Book Four. Distinctions 14 - 42
Twenty Fifth Distinction
Question One. Whether Canonical Penalty Impedes Reception and Conferring of Orders
I. To the Question
A. About Canonical Penalties
2. About the Six Canonical Penalties
a. About the First Penalty or about Deposition

a. About the First Penalty or about Deposition

14. The first, namely deposition, is the greatest, because it is the total removal from the clerical state. And if degradation be removal from every clerical rank, then deposition and degradation are the same thing. But if degradation is deposition only from a determinate rank, with however some other rank kept (as from the rank of the priesthood with some clerical rank remaining), then degradation is a penalty that is partial with respect to deposition.

15. But how is the one deposed removed from clerical state and rank?
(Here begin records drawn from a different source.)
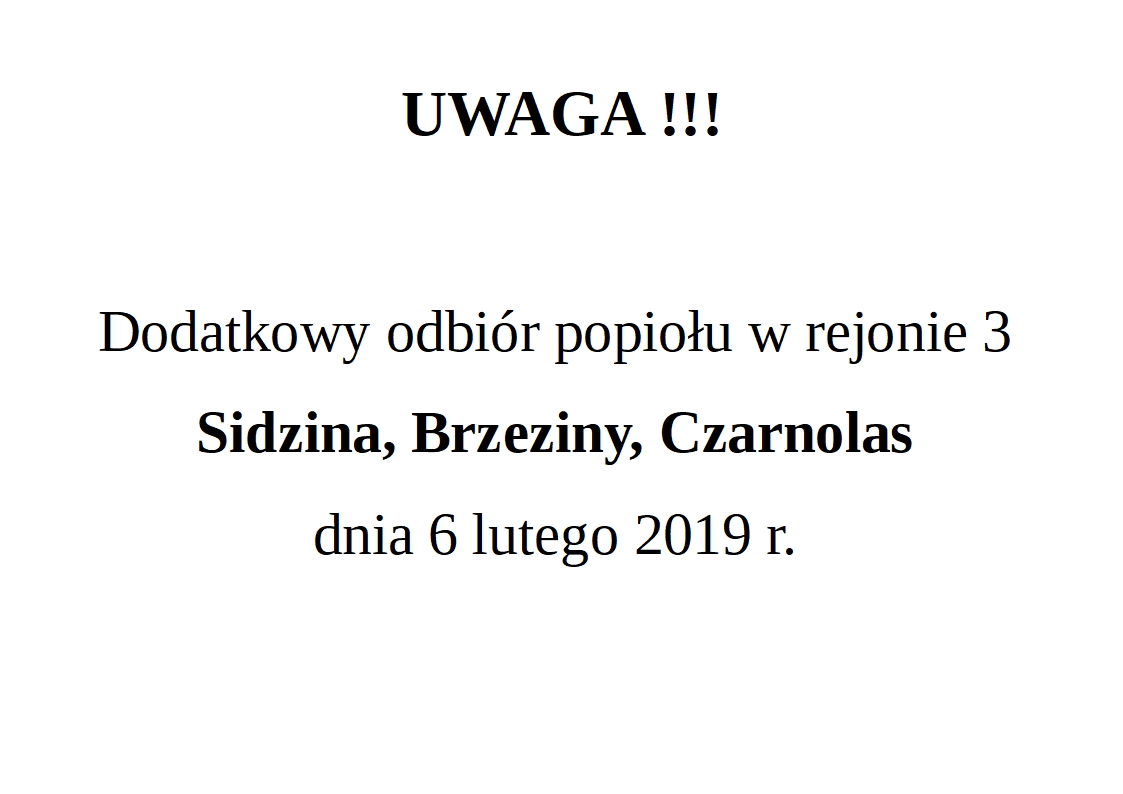 UWAGA !!!

Dodatkowy odbiór popiołu w rejonie 3

Sidzina, Brzeziny, Czarnolas

dnia 6 lutego 2019 r.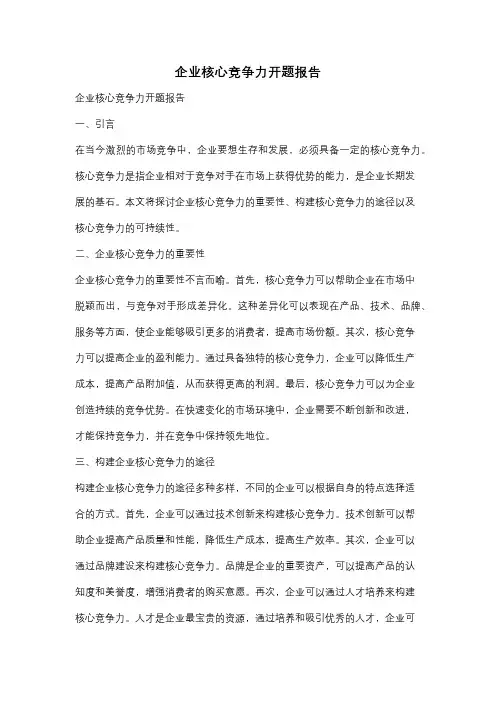 企业核心竞争力开题报告

企业核心竞争力开题报告

一、引言

在当今激烈的市场竞争中，企业要想生存和发展，必须具备一定的核心竞争力。核心竞争力是指企业相对于竞争对手在市场上获得优势的能力，是企业长期发展的基石。本文将探讨企业核心竞争力的重要性、构建核心竞争力的途径以及核心竞争力的可持续性。

二、企业核心竞争力的重要性

企业核心竞争力的重要性不言而喻。首先，核心竞争力可以帮助企业在市场中脱颖而出，与竞争对手形成差异化。这种差异化可以表现在产品、技术、品牌、服务等方面，使企业能够吸引更多的消费者，提高市场份额。其次，核心竞争力可以提高企业的盈利能力。通过具备独特的核心竞争力，企业可以降低生产成本，提高产品附加值，从而获得更高的利润。最后，核心竞争力可以为企业创造持续的竞争优势。在快速变化的市场环境中，企业需要不断创新和改进，才能保持竞争力，并在竞争中保持领先地位。

三、构建企业核心竞争力的途径

构建企业核心竞争力的途径多种多样，不同的企业可以根据自身的特点选择适合的方式。首先，企业可以通过技术创新来构建核心竞争力。技术创新可以帮助企业提高产品质量和性能，降低生产成本，提高生产效率。其次，企业可以通过品牌建设来构建核心竞争力。品牌是企业的重要资产，可以提高产品的认知度和美誉度，增强消费者的购买意愿。再次，企业可以通过人才培养来构建核心竞争力。人才是企业最宝贵的资源，通过培养和吸引优秀的人才，企业可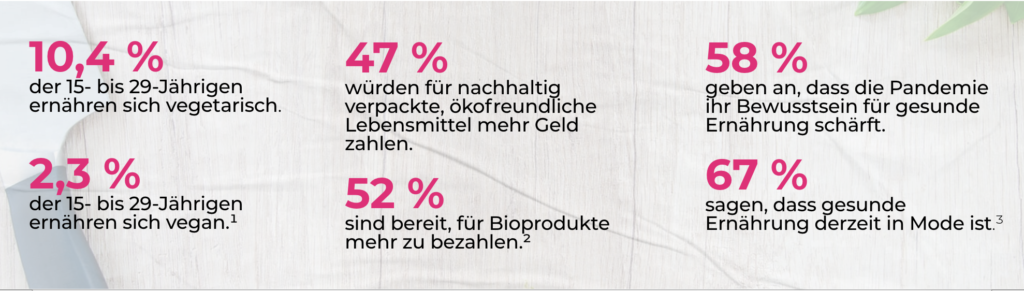 10,4 %
der 15- bis 29-Jährigen ernähren sich vegetarisch.

2,3 %
der 15- bis 29-Jährigen ernähren sich vegan.$^1$

47 %
würden für nachhaltig verpackte, ökofreundliche Lebensmittel mehr Geld zahlen.

52 %
sind bereit, für Bioprodukte mehr zu bezahlen.$^2$

58 %
geben an, dass die Pandemie ihr Bewusstsein für gesunde Ernährung schärft.

67 %
sagen, dass gesunde Ernährung derzeit in Mode ist.$^3$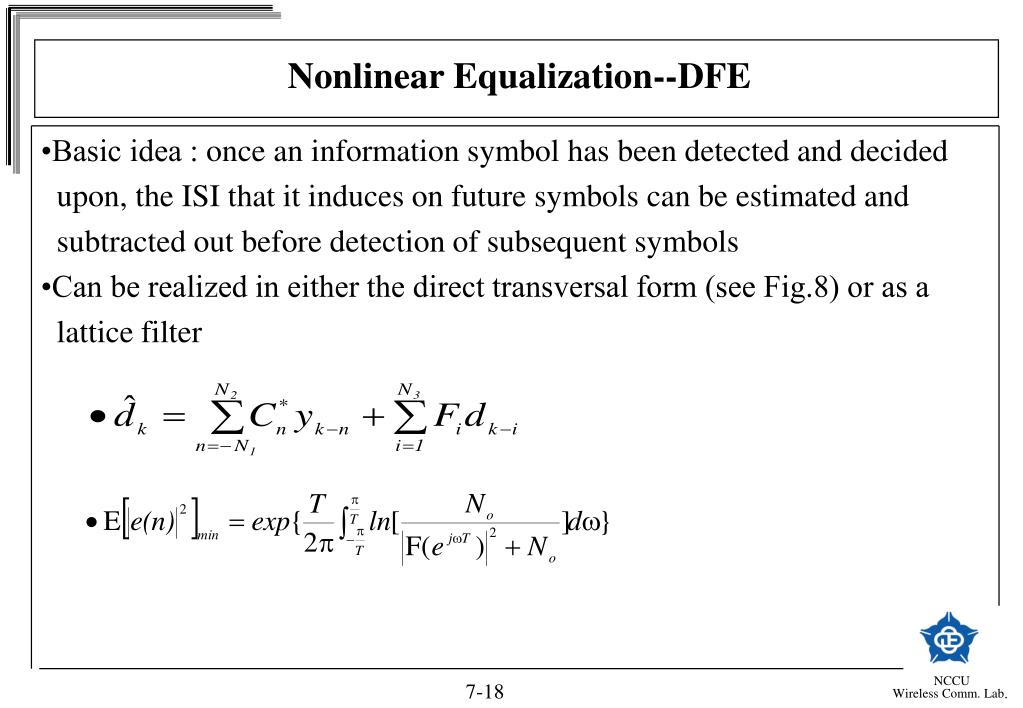 Nonlinear Equalization--DFE

•Basic idea : once an information symbol has been detected and decided upon, the ISI that it induces on future symbols can be estimated and subtracted out before detection of subsequent symbols

•Can be realized in either the direct transversal form (see Fig.8) or as a lattice filter

• $\hat{d}_k = \sum_{n=-N_1}^{N_2} C_n^* y_{k-n} + \sum_{i=1}^{N_3} F_i d_{k-i}$

• $E\left[|e(n)|^2\right]_{min} = exp\{\frac{T}{2\pi}\int_{-\frac{\pi}{T}}^{\frac{\pi}{T}} ln[\frac{N_o}{|F(e^{j\omega T})|^2 + N_o}]d\omega\}$

7-18

NCCU
Wireless Comm. Lab.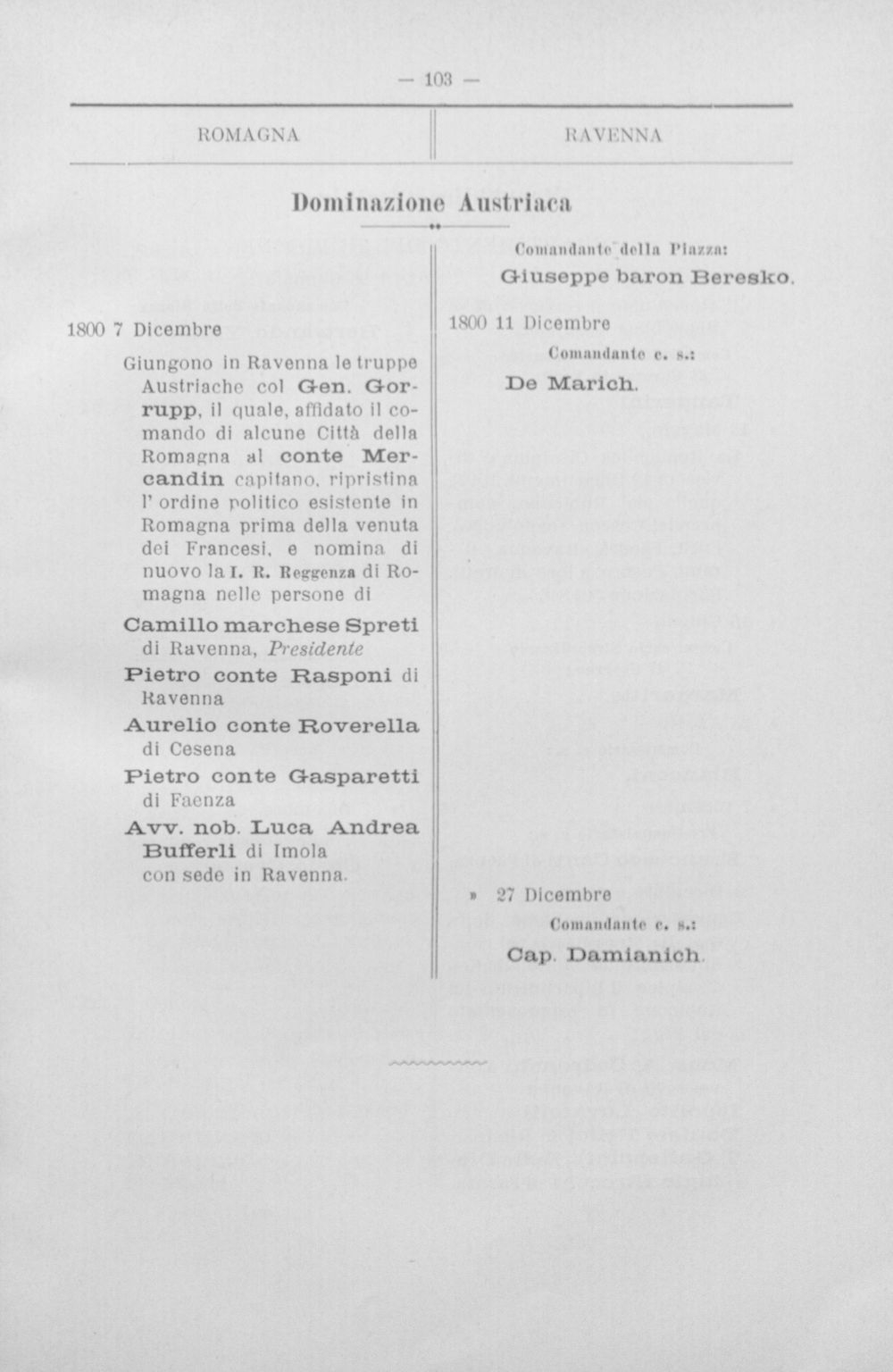 — 103 —

ROMAGNA

RAVENNA

Dominazione Austriaca

1800 7 Dicembre

Giungono in Ravenna le truppe Austriache col Gen. Gorrupp, il quale, affidato il comando di alcune Città della Romagna al conte Mercandin capitano, ripristina l' ordine politico esistente in Romagna prima della venuta dei Francesi, e nomina di nuovo la I. R. Reggenza di Romagna nelle persone di

Camillo marchese Spreti di Ravenna, Presidente

Pietro conte Rasponi di Ravenna

Aurelio conte Roverella di Cesena

Pietro conte Gasparetti di Faenza

Avv. nob. Luca Andrea Bufferli di Imola con sede in Ravenna.

Comandante della Piazza:
Giuseppe baron Beresko.

1800 11 Dicembre

Comandante c. s.:
De Marich.

» 27 Dicembre

Comandante c. s.:
Cap. Damianich.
I reply: not because the character of order is taken from him, nor consequently the orders he received; but the license to execute the act of any order is taken from him, and he is also deprived of everything that belongs to the ordained. Hence such a one is handed over to secular care so that, as concerns ecclesiastical acts and the protection of ecclesiastical persons and as to forum, he is totally excluded from the number of ecclesiastical persons.

16. How is this penalty inflicted? I say that never by the law, but it has to be inflicted precisely by a judge. And the form according to which it has to be inflicted is contained in Boniface VIII Decretals Book Six, V tit. 9 ch.2. Now the causes for which it is inflicted are enormous sins, as heresy, schism, revealing confession. About the first is Gregory IX Decretals V tit.7 ch.9, about the second Boniface VIII ibid., tit.3 ch.1, about the third Gregory ibid., tit.38 ch.12.

17. How is it remitted? I say only through complete restoration by him who is able to restore, who is posited to be the Pope alone, although someone legitimately deposed is not read to have been restored afterwards.